Comme je l'avais confirmé, lors de la réunion gouvernement-walis, consacrée au dossier des jeunes que nous classons parmi les priorités nationales les plus urgentes, l'État va redoubler d'effort, à l'effet d'une meilleure prise en charge des revendications et des préoccupations de nos enfants, en mobilisant les ressources nécessaires et en mettant en oeuvre des programmes complémentaires et cohérents, qui apportent une réponse efficiente à leurs besoins.

 

L'État a mobilisé, ces dernières années, des ressources financières colossales et réalisé des centaines de projets dans les secteurs liés aux jeunes, à travers l'ensemble du territoire national. Il a arrêté, également, des mesures incitatives pour amener les jeunes à investir le monde de l'emploi, de l'entrepreneuriat, de l'enseignement et de la formation.

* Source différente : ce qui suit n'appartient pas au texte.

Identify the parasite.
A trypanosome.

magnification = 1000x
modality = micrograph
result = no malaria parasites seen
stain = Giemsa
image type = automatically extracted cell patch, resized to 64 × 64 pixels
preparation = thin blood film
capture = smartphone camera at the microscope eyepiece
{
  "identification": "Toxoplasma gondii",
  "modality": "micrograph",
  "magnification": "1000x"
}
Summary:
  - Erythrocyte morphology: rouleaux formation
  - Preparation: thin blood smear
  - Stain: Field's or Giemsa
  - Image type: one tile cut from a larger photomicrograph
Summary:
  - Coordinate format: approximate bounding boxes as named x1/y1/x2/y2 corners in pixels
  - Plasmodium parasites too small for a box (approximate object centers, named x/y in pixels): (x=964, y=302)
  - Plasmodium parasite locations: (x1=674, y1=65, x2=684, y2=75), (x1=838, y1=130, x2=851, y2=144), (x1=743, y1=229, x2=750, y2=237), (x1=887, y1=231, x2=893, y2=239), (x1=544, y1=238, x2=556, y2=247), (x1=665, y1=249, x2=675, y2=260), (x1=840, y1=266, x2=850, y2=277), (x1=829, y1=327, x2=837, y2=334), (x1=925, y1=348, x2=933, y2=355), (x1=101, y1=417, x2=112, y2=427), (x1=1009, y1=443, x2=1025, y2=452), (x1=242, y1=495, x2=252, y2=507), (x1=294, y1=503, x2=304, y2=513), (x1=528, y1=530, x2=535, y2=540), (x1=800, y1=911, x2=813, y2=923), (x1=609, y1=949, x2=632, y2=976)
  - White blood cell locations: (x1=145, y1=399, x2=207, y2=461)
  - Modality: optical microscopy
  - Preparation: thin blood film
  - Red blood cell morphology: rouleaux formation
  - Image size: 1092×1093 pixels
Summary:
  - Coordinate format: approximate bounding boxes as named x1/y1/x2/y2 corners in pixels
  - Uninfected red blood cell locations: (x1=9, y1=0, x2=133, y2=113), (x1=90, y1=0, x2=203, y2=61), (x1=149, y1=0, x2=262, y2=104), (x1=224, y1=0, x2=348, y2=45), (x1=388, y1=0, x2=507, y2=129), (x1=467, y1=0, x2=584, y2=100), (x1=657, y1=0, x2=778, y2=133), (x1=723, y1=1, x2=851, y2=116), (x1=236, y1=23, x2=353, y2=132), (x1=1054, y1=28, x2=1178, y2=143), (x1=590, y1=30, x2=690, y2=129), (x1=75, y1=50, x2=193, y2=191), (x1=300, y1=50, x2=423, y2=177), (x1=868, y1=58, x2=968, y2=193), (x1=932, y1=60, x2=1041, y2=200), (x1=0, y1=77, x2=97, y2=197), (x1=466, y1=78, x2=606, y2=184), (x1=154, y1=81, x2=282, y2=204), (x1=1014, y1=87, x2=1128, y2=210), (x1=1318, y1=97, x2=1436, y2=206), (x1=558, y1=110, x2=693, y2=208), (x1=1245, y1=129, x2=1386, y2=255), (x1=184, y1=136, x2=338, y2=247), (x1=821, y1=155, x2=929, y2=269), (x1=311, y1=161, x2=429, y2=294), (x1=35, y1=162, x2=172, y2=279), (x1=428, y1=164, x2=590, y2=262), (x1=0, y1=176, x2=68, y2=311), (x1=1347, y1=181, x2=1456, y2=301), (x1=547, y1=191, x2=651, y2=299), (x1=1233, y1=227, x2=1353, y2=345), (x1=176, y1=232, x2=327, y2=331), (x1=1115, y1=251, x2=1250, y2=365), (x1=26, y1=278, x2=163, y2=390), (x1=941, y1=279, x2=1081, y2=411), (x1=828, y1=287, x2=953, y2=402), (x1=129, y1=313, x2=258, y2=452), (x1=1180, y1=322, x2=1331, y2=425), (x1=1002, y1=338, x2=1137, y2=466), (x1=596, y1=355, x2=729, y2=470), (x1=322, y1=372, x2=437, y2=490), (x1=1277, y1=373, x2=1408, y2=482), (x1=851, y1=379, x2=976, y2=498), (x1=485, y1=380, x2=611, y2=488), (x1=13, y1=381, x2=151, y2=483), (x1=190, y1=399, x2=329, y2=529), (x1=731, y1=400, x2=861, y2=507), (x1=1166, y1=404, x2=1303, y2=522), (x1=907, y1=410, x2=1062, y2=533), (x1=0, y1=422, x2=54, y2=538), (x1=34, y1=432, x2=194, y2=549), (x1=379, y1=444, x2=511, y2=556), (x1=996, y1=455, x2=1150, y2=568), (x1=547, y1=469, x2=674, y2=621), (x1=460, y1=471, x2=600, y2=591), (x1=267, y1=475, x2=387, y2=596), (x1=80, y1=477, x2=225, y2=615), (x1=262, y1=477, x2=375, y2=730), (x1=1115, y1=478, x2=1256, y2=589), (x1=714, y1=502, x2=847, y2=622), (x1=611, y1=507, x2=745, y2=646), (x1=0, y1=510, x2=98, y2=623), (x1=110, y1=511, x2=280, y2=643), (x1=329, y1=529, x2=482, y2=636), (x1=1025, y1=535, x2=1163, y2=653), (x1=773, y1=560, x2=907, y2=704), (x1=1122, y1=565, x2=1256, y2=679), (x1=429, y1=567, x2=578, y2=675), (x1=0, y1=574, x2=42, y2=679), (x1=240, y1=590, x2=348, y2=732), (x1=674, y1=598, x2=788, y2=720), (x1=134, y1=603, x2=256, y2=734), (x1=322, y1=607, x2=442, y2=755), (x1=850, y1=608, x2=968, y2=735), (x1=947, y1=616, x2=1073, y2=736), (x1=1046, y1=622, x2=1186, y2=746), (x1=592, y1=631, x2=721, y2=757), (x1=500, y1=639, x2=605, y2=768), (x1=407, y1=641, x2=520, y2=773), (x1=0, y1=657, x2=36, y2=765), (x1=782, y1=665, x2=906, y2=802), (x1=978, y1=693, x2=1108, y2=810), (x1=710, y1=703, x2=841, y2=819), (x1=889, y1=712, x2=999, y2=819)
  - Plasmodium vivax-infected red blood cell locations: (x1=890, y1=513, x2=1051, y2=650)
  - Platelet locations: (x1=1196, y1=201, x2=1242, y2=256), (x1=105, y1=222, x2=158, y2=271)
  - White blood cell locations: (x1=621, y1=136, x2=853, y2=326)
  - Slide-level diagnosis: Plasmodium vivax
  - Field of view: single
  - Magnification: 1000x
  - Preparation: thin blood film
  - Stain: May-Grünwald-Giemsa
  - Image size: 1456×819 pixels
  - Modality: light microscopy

C'est à la faveur de ces efforts, que 10 millions de jeunes fréquentent, aujourd'hui, les bancs des écoles, des universités et des centres de formation, et que le pays compte 41 villes universitaires, alors qu'une enveloppe financière considérable du programme de l'équipement a été consacrée au secteur de la jeunesse et des sports.

 

En vue de répondre aux exigences de la gestion et aux besoins du développement, de redresser les dysfonctionnements enregistrés en matière d'organisation administrative territoriale, il est, désormais, impératif, de revoir l'organisation administrative actuelle, en envisageant, le changement de certaines Daïras en circonscriptions administratives pour enfin, créer de nouvelles wilayas.

 

Cette nouvelle organisation administrative tend à impulser le développement, à trouver de meilleures réponses aux problèmes du citoyen, à atténuer la tension dans certaines wilayas à forte concentration de populations, et à consolider la présence de l'État dans les régions frontalières qui vivent des problèmes bien particuliers. Toutes ces mesures veilleront à assurer un découpage équilibré des communes au niveau des wilayas et à réduire les distances entre les communes pour une meilleure gestion de proximité sans omettre les spécificités des régions frontalières, celles du Sud non frontalières, des Hauts Plateaux et des wilayas du Nord. Cette organisation administrative territoriale requiert par conséquent, l'intervention des différentes institutions de l'État, des services compétents en matière de protection sociale, de formation, d'emploi, etc... afin d'assurer une vie décente au citoyen.

 

Mesdames et Messieurs,

 

Ce qui a été réalisé, à ce jour, grâce aux efforts de tous, n'est qu'une partie d'un ensemble appelé à se concrétiser à travers des programmes soutenus de réformes et de développement et c'est cela qui nous permet d'aspirer, confiants et optimistes, à un avenir prospère de l'Algérie du troisième millénaire, d'espérer un brillant avenir à notre jeunesse qui doit voir sa véritable image parmi les élites productives et actives dans les différents créneaux de la vie politique, économique, sociale, culturelle et sportive, une jeunesse ambitieuse qui a le sens de la patrie, confiante et fière de son identité et animée de cette dynamique de créativité et cette volonté de réussir.

 

Je reste convaincu, que sur ce sol sacré, vit une jeunesse montante qui contribue, efficacement, à la renaissance du pays et à sa prospérité tout comme l'étaient les jeunes d'hier, héros de la résistance et de la libération. Les jeunes d'aujourd'hui, se doivent d'être les piliers de la Nahdha, les flambeaux du rayonnement qui avancent sur la voie de la réussite et du progrès grâce à leurs efforts, leur génie et leur engagement envers leur pays.

 

J'ai assumé la lourde tâche dans des conditions difficiles, m'y consacrant, pleinement, avec l'aide de Dieu et le soutien du peuple. J'ai dédié à mes responsabilités toute mon énergie, dévoué à Dieu et à la Nation, fidèle aux engagements pris devant le peuple.

 

Je vous remercie de votre attention.